Lord Sharman’s original recommendations for a more broad-based going concern assessment, taking into account solvency as well as liquidity risks, have become a recurring nightmare for the FRC. Each consultation has generated criticism about its proposals from investors, preparers and the profession.
Judging by some of the responses to its latest consultation, which formed part of a wider look at the corporate governance code, a fourth consultation – while unlikely – is not out of the question.
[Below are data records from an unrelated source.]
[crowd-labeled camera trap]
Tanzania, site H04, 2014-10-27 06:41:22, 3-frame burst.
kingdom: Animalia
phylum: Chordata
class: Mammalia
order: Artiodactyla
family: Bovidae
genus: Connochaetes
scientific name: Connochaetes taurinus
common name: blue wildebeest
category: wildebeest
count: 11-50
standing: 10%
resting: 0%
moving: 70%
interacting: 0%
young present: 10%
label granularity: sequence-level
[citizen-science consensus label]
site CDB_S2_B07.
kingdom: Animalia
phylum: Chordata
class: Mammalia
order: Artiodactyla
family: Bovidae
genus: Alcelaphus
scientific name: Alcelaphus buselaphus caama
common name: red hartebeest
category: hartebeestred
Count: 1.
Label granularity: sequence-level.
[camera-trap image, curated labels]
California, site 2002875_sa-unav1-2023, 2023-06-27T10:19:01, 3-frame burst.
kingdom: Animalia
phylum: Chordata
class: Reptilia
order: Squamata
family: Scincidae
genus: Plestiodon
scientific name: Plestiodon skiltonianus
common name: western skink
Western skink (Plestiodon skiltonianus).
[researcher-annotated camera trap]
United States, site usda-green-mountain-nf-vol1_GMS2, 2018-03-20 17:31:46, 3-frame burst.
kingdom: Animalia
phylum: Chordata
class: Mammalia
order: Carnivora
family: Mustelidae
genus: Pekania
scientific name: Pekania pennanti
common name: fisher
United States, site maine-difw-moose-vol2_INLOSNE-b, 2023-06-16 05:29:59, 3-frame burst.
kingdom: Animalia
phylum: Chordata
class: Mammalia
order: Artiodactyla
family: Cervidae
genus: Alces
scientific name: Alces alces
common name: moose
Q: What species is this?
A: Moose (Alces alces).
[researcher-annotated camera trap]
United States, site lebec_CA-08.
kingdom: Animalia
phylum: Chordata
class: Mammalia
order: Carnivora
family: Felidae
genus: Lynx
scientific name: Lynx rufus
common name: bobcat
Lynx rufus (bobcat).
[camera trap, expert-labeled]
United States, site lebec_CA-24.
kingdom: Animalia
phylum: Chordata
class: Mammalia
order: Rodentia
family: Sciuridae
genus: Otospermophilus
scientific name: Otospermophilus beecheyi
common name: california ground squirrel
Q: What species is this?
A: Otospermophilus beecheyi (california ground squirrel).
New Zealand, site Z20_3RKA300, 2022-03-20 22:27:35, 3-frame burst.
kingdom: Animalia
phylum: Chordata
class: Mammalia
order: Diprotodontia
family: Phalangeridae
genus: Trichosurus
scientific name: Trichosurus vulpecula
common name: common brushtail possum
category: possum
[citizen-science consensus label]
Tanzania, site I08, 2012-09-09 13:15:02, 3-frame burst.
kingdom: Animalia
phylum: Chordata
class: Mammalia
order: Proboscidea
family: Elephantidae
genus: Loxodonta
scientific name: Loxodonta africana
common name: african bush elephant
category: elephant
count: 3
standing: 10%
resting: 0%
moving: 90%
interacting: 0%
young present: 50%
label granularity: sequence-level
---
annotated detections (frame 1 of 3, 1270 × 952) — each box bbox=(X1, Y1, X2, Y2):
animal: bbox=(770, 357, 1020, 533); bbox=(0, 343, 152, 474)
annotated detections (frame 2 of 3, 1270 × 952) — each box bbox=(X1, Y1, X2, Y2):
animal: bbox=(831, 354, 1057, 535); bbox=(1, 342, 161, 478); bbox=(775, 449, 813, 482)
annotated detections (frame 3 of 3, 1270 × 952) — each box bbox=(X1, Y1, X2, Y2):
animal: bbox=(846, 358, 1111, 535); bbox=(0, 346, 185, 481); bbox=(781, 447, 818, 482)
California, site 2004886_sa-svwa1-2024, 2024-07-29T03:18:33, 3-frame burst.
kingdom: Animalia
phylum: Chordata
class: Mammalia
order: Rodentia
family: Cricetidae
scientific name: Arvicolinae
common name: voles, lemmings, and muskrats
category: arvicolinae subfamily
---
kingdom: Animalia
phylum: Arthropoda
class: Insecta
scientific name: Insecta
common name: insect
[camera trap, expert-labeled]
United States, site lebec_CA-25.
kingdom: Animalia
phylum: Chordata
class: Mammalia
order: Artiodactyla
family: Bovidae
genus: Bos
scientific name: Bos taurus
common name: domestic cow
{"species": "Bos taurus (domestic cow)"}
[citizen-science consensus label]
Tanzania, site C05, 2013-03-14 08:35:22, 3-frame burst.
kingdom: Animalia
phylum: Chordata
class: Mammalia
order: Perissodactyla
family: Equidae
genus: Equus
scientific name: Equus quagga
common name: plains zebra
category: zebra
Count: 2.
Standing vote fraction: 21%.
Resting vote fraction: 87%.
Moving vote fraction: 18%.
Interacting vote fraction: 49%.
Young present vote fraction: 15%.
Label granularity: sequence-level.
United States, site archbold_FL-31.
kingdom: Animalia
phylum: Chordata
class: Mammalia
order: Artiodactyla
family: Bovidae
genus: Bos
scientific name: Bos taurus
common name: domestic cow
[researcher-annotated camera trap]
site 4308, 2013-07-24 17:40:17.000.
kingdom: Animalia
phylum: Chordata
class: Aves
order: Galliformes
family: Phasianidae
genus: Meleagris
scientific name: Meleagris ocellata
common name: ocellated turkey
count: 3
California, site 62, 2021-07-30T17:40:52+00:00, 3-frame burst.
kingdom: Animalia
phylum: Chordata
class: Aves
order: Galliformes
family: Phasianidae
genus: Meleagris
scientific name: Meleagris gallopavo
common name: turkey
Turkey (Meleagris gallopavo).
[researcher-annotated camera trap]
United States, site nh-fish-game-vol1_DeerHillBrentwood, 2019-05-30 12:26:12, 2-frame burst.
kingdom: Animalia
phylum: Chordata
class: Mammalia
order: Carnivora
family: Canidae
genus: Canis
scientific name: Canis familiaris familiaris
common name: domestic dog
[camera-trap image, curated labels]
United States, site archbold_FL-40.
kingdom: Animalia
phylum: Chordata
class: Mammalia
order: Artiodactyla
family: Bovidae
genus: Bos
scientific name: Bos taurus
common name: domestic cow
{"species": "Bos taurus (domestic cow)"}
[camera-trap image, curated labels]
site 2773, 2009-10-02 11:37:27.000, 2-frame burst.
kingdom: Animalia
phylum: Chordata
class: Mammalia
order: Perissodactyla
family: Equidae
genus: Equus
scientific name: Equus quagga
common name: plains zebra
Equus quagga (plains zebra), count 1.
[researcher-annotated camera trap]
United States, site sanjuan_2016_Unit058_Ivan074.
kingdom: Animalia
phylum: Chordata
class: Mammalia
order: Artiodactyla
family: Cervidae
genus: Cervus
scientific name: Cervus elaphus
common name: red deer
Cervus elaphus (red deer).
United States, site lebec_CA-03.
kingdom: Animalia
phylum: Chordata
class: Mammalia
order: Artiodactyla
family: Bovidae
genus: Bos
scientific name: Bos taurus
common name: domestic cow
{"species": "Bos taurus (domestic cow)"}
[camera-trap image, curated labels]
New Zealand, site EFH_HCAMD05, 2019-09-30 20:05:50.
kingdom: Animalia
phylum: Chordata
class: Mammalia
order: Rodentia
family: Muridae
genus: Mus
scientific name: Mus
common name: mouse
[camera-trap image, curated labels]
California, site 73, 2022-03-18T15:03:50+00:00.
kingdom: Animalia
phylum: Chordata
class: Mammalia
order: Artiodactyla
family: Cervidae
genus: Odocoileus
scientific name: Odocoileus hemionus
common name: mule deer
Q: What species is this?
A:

Iain Richards, head of governance at Threadneedle Investments, said the FRC has failed to recognise the “substance of investors’ concerns and feedback”, while others have questioned the use of an explicit statement about the company’s ongoing viability that is separate to going concern statement.
The reporting watchdog should face some criticism over how implementation of the guidance has been handled – but there is little time now for guidance to be issued ahead of a planned October implementation date, and a fourth consultation and delay would be deeply embarrassing – the difficulty has been in finding a solution to satisfy all parties.
Investors want more information and assurances than company directors are prepared to give, while debate has raged around the meaning of going concern. At this late stage the parties seem as far apart as ever. What the FRC needs to do, in the words of its CEO Stephen Haddrill, is “hold the ring” between investors, companies and preparers.
Take it to the lab
And the FRC has just the place to do this. The FRC’s Financial Reporting Lab was launched in 2011 to provide an environment where investors and companies can discuss reporting issues. The lab has had some notable successes, not least when business secretary Vince Cable adopted many of its recommendations as part of the most comprehensive reforms to the reporting of directors’ remuneration in a decade, such as developing a methodology to calculate a single figure for total pay.
The lab would provide an environment for the kinks in the FRC’s proposals – for the FRC’s plans have been largely endorsed – to be ironed out. It could also give the FRC a reason to avoid providing guidance before October and allow companies to adopt some self-explanatory proposals that can be tested before final guidance is issued.
Getting the lab involved to settle the debate over going concern can hardly be constituted as a success. Finding a solution acceptable to all parties, and nailing down areas that have been problematic ever since the FRC published its original proposals, would save the FRC from embarassment in failing to find consensus among key stakeholders.